In his appeal ruling on Tom Brady’s four-game suspension, NFL Commissioner Roger Goodell wrote that “steroid use” appears as the “closest parallel” to the New England Patriots quarterback’s alleged infraction.

In his ruling, Goodell invoked the “first violation” of the league’s rules on the use of steroids.

In terms of the appropriate level of discipline, the closest parallel of which I am aware is the collectively bargained discipline imposed for a first violation of the policy governing performance enhancing drugs; steroid use reflects an improper effort to secure a competitive advantage in, and threatens the integrity of, the game. Since the advent of our testing for steroid use in the 1980’s and now, pursuant to our Collective Bargaining Agreement, the first positive test for the use of performance enhancing drugs has resulted in a four-game suspension without the need for any finding of actual competitive effect.

…. The four-game suspension imposed on Mr. Brady is fully consistent with, if not more lenient than, the discipline ordinarily imposed for the most comparable effort by a player to secure an improper competitive advantage and (by using a masking agent) to cover up the underlying violation.

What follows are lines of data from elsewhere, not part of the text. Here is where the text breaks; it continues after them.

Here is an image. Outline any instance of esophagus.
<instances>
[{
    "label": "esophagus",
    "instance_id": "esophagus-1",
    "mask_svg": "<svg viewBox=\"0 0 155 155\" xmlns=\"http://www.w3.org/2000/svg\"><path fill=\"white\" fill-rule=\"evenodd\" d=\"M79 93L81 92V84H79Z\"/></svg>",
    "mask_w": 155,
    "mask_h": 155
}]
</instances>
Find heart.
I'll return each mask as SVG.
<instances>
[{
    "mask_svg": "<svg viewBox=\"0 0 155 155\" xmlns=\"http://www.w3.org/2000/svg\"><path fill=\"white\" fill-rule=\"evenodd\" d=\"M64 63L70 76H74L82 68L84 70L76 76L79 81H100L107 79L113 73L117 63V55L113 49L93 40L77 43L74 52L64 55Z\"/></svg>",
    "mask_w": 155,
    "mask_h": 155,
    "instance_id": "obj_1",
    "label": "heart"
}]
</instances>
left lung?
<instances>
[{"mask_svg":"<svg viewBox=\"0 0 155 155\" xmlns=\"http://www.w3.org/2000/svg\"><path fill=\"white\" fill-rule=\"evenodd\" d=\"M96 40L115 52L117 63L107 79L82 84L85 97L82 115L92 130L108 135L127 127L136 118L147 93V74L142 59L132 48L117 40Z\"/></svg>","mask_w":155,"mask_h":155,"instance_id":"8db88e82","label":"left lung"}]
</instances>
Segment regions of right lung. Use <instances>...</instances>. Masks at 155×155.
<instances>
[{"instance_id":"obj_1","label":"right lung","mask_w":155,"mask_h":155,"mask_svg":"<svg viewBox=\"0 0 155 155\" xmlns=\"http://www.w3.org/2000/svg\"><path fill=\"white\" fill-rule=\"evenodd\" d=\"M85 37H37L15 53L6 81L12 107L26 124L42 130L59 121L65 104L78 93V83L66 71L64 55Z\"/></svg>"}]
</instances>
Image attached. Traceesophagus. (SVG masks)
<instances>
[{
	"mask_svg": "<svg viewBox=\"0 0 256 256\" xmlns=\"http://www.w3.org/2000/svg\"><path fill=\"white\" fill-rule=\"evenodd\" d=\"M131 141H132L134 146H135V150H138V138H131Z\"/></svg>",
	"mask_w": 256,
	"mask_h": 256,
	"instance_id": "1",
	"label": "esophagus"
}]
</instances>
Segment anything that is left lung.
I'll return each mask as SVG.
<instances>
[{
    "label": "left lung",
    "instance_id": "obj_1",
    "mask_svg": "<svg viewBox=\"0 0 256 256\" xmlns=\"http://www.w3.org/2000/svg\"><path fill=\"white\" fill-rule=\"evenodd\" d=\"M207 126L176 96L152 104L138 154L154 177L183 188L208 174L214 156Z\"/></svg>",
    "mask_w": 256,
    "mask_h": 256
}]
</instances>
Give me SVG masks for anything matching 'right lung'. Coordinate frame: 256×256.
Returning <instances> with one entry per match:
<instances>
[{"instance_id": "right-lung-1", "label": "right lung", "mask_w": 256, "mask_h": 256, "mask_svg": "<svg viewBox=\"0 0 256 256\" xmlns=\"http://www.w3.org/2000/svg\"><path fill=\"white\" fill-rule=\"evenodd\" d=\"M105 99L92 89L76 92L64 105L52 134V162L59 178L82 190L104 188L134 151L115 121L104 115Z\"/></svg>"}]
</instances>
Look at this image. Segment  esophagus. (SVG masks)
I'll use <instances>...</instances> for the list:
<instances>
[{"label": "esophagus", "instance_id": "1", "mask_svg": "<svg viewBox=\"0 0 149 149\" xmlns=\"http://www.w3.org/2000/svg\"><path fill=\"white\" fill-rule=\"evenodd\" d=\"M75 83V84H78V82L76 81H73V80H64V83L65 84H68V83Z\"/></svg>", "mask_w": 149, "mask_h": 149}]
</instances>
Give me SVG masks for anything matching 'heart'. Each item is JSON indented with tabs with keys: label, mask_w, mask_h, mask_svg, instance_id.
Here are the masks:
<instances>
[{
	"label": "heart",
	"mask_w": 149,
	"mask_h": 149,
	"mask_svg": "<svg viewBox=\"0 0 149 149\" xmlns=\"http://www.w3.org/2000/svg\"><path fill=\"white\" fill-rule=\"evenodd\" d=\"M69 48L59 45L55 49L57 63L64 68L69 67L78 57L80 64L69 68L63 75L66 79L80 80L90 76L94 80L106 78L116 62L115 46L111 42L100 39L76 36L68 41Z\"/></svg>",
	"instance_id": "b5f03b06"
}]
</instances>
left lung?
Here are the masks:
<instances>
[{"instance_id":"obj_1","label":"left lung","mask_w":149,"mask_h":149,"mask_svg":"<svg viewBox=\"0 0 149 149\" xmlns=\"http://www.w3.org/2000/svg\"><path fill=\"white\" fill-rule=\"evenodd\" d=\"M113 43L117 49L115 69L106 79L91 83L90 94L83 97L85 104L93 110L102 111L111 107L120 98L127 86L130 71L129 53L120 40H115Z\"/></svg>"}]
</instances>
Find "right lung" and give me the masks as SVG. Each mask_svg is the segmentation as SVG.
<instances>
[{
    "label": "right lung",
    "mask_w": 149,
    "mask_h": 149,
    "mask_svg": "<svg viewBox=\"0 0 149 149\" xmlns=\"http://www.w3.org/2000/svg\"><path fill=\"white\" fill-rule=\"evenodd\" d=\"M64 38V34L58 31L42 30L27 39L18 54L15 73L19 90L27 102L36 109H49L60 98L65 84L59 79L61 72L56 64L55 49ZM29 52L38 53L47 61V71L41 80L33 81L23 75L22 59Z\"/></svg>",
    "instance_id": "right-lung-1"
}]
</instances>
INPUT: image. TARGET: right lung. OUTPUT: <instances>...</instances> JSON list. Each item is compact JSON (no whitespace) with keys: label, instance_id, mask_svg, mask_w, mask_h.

Illegal drug use, particularly in a violent, contact sport, plays for most as a far worse infraction than what Brady stands accused of doing. As CBS Sports’ Will Brinson says, “Goodell is striking a blow to Brady’s credibility with not just his actual ruling to uphold the suspension, but the deeper, cutting meaning of the words within the ruling itself.”

In sustaining the suspension, Goodell also rejected the idea that because it was the first offense of its kind that the league should go easy on Brady. Plainly, Goodell was in no mood to cut Brady any slack.

Equating the deflation of some footballs to the use of illegal steroids says something. But of Goodell or Brady?